Dans le champ de vision de tout oeil, il y a une petite lacune
visuelle, un trou, puisqu’à l’endroit où se rencontrent le nerf optique
et la rétine, là où toutes les branches terminales des fibres nerveuses
de la vue se rassemblent, il n’y a pas de cellules visuelles sur un
point rond d’environ 1,2 mm de rayon. Il est toutefois énormément
difficile de se rendre compte que cette petite lacune existe.

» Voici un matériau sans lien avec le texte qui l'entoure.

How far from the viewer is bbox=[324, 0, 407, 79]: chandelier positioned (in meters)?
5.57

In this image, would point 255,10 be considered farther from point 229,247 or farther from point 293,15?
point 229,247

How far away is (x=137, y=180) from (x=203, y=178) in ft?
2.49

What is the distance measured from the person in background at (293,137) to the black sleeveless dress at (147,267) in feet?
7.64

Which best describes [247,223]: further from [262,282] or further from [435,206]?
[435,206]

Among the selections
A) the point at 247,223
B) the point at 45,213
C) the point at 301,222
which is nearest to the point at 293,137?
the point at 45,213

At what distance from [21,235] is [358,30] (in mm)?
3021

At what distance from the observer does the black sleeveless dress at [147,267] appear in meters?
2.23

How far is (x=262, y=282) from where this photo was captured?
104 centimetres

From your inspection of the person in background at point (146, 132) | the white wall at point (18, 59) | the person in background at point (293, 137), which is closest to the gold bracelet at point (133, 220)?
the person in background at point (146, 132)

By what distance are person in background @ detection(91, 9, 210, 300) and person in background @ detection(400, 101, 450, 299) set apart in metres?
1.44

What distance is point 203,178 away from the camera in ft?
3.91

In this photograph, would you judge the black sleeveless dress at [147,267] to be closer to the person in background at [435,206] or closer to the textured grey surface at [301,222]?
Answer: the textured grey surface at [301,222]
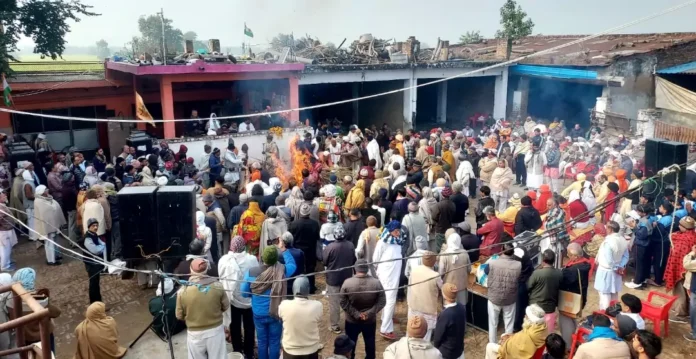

Lorsqu’une partie d’une image disparaît , une retouche est faite par le
cerveau qui comble, par la force de l’habitude, ces failles à l’aide du
contenu imagé la plus proche. Étant donné que nos yeux sont
continuellement en mouvement, le cerveau est presque toujours
suffisamment informé sur l’ensemble de l’image et est donc en mesure de
suppléer à ce qui n’est pas visible pour l’oeil au moyen de mécanismes
cérébraux automatiques.
- Test pour découvrir l'existence du point aveugle :
si nous couvrons l'oeil droit avec la main droite à partir d'une distance d'environ 50 cm, la figure de gauche disparaît. La bande noire est vue comme noire jusqu'à son extrémité.
Cheminement des messages visuels dans le cerveau
Beaucoup plus de cellules nerveuses sont affectées à notre vues qu’à aucun autre sens, ce qui souligne l’extrême importance de la vision dans notre vie.
La lumière tombant sur les cônes et les bâtonnets déclenche des influx nerveux par un mécanisme photochimique ; des messages codés sont alors conduits au cerveau par la nerf optique. Personne ne sait encore précisément comment ces influx produisent des « images » signifiantes, vivantes, mobiles et colorées dans notre esprit. Partant de l’arrière des yeux et se portant vers l’intérieur, les deux nerfs optiques se rencontrent au niveau du chiasma optique : là, environ la moitié des fibres arrivant de chaque oeil se croisent pour rejoindre les fibres restantes du côté opposé. Les bandelettes optique ainsi formées contiennent donc des fibres issues des deux yeux. Les fibres nerveuses qui croisent viennent toutes du côté interne ou nasal, de chaque oeil. Ainsi, la bandelette optique droite conduit seulement l’information provenant du côté droit de chaque oeil, c’est-à-dire le côté gauche du champ visuel, tandis que la bandelette optique gauche reçoit l’information du côté gauche de chaque oeil, donc du côté droit du champ visuel.
Après avoir franchi le chiasma optique certaines fibres vont vers une structure appelée tubercule quadrijumeau antérieur, dont le rôle serait particulièrement important, notamment pour la perception impliquant des mouvements oculomoteurs, tandis que d’autres atteignent un relais appelé corps genouillé latéral où s’effectue la vision en profondeur. De là, ce que l’on nomme les radiations optiques conduisent ensuite les influx nerveux dans des zones du cortex situées à l’arrière des lobes occipitaux : les aires visuelles. Celles-ci sont responsables de la perception des objets dans l’espace, de leurs relations les uns aux autres, et de la perception de la lumière et de l’ombre. Ainsi se forme une image complète de chaque objet.